_GIVEN TEXT_
····················

Priestia is a genus of mostly Gram-Positive (Priestia flexa stains Gram-variable and Priestia koreensis stains Gram-negative) rod-shaped bacteria in the family Bacillaceae from the order Bacillales. The type species of this genus is Priestia megaterium.

Members of Priestia are previously species belonging to Bacillus, a genus that has been recognized as displaying extensive polyphyly within its members due to the vague criteria used to assign species to this clade. Multiple studies have been conducted using comparative phylogenetic analyses as a means to  clarify the evolutionary relationships between Bacillus species, resulting in the transfer of species into numerous novel genera such as Alkalihalobacillus, Brevibacillus, Solibacillus, Alicyclobacillus, Virgibacillus and Evansella. In addition, the genus Bacillus has been restricted to only include species closely related to Bacillus subtilis and Bacillus cereus.

The name Priestia was named after the British microbiologist Professor Fergus G. Priest (Heriot-Watt University, Edinbugth; 1948–2019) for his many contributions to the systematics and uses of the members of the genus Bacillus.

····················

_SUPPLIED INFORMATION_
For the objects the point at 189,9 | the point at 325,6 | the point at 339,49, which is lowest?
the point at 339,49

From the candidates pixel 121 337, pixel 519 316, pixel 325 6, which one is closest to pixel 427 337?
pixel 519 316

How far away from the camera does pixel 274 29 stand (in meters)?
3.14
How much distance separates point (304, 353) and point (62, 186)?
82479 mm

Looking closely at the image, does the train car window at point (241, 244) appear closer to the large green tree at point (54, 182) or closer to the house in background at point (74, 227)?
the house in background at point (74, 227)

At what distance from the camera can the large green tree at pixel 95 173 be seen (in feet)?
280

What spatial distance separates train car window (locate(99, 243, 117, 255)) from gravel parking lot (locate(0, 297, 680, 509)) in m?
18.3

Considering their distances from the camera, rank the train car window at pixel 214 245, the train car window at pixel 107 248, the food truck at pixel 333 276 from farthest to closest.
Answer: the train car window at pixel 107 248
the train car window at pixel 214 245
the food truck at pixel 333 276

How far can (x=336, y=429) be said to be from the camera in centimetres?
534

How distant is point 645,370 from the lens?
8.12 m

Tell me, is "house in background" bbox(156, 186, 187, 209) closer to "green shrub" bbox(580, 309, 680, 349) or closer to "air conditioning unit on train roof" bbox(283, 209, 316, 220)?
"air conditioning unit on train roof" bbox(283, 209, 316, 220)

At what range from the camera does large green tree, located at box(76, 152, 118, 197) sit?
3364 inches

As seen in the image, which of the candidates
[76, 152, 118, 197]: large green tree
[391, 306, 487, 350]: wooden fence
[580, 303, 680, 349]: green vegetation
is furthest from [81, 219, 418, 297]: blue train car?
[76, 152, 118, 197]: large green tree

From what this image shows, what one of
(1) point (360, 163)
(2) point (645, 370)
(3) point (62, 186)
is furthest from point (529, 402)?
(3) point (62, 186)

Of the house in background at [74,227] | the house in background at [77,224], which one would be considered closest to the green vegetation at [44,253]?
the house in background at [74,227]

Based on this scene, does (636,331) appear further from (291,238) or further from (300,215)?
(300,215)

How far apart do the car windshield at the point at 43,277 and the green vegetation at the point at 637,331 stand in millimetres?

····················

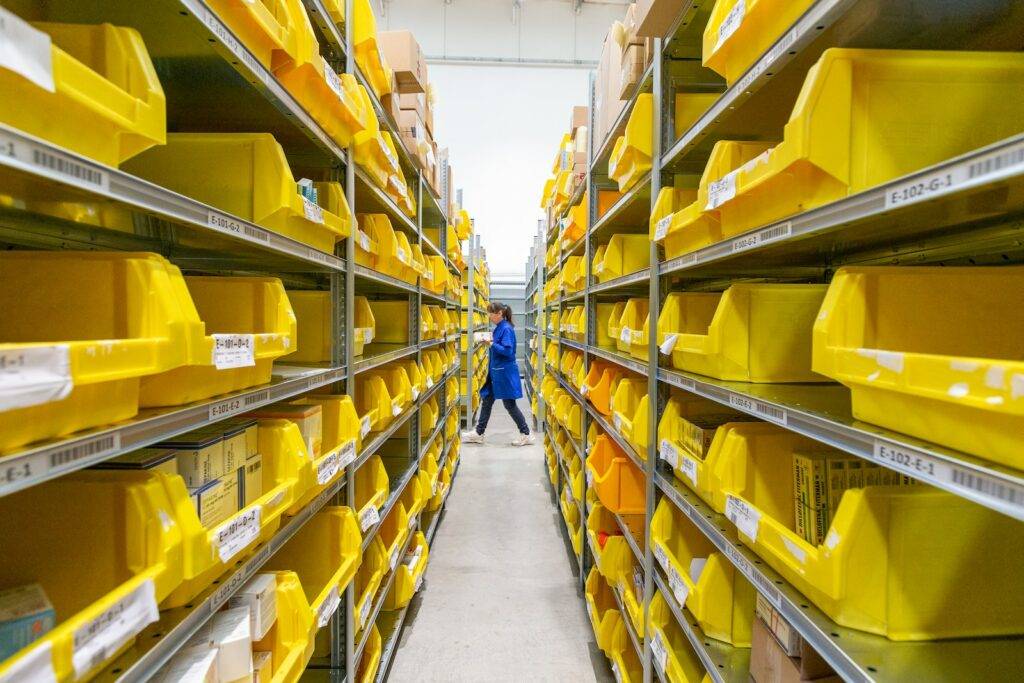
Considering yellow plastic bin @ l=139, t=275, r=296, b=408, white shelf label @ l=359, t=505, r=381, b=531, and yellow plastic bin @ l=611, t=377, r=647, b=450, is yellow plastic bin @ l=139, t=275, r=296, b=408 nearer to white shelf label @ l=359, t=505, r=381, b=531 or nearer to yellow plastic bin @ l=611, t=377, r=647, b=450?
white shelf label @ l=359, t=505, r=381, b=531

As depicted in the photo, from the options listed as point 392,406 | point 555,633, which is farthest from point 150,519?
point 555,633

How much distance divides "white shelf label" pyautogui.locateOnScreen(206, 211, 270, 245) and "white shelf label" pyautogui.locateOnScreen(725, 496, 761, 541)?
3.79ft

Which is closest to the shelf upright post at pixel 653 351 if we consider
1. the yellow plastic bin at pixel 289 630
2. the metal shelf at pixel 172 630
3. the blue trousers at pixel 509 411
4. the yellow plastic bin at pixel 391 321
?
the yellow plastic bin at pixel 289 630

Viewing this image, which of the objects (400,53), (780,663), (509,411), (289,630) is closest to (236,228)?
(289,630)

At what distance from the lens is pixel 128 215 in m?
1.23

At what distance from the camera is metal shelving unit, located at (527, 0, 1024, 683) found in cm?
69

····················

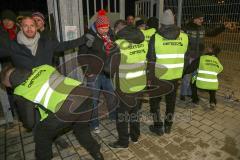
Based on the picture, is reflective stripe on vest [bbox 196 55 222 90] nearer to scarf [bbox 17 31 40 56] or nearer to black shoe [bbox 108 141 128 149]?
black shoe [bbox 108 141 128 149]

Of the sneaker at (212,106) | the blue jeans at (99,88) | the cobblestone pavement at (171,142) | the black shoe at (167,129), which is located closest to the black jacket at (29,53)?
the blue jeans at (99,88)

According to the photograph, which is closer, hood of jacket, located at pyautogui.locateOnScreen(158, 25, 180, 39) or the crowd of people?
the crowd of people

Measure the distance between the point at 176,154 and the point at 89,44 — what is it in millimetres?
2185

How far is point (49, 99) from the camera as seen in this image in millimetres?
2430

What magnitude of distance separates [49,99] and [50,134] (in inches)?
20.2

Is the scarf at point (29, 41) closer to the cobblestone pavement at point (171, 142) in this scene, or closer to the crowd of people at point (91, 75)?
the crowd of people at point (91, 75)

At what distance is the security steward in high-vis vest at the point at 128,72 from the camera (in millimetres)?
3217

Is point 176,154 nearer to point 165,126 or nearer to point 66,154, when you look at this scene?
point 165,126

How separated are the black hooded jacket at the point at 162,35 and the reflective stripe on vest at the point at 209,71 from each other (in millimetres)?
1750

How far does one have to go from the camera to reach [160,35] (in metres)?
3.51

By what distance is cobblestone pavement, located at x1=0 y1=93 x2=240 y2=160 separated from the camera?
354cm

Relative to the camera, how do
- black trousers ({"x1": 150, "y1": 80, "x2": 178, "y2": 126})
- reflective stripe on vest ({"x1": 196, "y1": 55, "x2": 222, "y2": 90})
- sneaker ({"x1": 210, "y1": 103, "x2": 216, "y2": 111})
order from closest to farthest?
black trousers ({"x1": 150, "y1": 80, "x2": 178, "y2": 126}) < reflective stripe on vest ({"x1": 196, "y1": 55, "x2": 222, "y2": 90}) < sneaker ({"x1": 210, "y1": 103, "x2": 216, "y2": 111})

····················

_CHECK YOUR UNDERSTANDING_
1. In the text on the genus Priestia, shorten the paragraph beginning "Members of Priestia are previously species" while keeping its main facts.
2. Continue the text on the genus Priestia from its final sentence.

_PER-TASK OUTPUTS_
1. Priestia's members were once Bacillus species. Vague criteria for assigning species made Bacillus widely polyphyletic. Comparative phylogenetic studies moved species into new genera such as Alkalihalobacillus, Brevibacillus, Solibacillus, Alicyclobacillus, Virgibacillus and Evansella. Bacillus now covers only species closely related to Bacillus subtilis and Bacillus cereus.

2.
Biochemical Characteristics and Molecular Signatures 
Members of this genus are aerobic and found in diverse locations such as soil, faeces, upper atmosphere, inner tissues of cotton plants, sea sediment and the rhizosphere of willow roots. All members can produce endospores and most are motile. Priestia can grow in temperatures ranging from 5°C to 48°C but the optimal growth temperature is in the range of 28-37°C, so it can be qualified as a mesophile and psychrotrophic organism. Priestia aryabhattai is industrially important as it is resistant to arsenic and UV radiation allowing for an affordable alternative to conventional, expensive, metal remediation technologies.  

Two conserved signature indels (CSIs) have been identified through genomic analysis as exclusive for this genus in the proteins oligoribonuclease NrnB or cAMP/cGMP phosphodiesterase and DHH superfamily protein, and can be used to reliably differentiate this genus from other Bacillaceae genera and bacteria in molecular terms.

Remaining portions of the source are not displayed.